= Beginning of Section =

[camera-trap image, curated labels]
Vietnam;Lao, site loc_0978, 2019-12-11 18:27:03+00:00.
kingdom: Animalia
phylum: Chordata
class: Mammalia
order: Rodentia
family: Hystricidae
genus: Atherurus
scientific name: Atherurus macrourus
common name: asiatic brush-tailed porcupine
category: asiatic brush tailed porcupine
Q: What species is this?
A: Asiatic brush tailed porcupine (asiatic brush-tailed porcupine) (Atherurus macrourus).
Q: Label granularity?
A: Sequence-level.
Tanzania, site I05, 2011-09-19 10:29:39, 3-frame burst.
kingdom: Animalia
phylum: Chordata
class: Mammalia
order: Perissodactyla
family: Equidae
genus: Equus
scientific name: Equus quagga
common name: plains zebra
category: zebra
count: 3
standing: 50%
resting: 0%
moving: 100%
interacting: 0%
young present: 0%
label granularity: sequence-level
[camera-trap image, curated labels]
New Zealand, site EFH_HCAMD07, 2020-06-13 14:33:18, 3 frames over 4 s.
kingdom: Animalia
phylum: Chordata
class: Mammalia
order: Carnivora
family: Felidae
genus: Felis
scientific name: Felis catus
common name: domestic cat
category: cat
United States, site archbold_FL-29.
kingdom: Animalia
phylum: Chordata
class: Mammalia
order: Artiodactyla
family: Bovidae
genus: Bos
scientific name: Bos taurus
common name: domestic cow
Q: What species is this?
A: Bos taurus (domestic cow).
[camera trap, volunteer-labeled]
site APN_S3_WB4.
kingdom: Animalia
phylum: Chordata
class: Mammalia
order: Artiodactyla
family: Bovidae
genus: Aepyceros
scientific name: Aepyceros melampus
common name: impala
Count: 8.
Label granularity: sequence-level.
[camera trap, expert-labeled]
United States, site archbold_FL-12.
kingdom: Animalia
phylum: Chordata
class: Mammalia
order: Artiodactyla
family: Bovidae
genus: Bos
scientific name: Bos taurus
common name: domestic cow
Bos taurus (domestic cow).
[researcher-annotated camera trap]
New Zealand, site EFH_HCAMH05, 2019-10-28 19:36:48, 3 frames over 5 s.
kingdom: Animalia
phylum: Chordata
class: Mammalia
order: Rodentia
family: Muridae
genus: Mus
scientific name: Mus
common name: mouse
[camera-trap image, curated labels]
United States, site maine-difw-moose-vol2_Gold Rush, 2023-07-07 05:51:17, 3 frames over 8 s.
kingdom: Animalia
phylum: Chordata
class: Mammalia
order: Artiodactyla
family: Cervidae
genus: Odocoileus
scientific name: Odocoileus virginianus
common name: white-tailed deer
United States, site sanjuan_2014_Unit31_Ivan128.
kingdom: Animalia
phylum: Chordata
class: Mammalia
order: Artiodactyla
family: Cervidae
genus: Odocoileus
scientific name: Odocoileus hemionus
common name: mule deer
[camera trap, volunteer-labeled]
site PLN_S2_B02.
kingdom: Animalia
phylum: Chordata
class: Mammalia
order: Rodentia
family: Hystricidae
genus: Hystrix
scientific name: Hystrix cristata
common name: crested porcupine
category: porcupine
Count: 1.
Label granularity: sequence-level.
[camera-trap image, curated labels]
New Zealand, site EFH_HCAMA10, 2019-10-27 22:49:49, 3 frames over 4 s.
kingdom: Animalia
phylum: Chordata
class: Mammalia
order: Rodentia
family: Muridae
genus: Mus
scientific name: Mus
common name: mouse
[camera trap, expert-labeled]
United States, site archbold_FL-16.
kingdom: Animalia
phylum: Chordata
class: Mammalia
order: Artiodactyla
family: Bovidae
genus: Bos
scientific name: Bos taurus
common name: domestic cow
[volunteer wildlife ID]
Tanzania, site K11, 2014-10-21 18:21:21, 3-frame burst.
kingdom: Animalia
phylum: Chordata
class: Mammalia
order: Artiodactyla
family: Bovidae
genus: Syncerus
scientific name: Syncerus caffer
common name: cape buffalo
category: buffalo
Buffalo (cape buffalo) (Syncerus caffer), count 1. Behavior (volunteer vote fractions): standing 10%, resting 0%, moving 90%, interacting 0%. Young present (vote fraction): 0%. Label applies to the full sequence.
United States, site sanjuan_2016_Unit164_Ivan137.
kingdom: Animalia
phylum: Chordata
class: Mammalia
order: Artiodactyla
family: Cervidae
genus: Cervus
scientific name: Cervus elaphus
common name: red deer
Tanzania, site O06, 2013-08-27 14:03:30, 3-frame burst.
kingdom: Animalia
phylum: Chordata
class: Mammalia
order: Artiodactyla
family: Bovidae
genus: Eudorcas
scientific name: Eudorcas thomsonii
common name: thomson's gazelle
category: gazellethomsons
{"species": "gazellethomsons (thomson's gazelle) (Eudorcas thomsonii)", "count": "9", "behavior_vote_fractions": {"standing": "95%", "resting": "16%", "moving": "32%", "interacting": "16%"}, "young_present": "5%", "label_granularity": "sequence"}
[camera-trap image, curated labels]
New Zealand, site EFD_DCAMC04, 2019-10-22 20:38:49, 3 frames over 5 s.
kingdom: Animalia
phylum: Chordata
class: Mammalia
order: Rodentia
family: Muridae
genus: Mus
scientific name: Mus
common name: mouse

= End of Section =

Work order ▸
Gather every line from the entries above where the word "level" appears, and copy them.

Solved exercise ▸
A: Sequence-level.
label granularity: sequence-level
Label granularity: sequence-level.
Label granularity: sequence-level.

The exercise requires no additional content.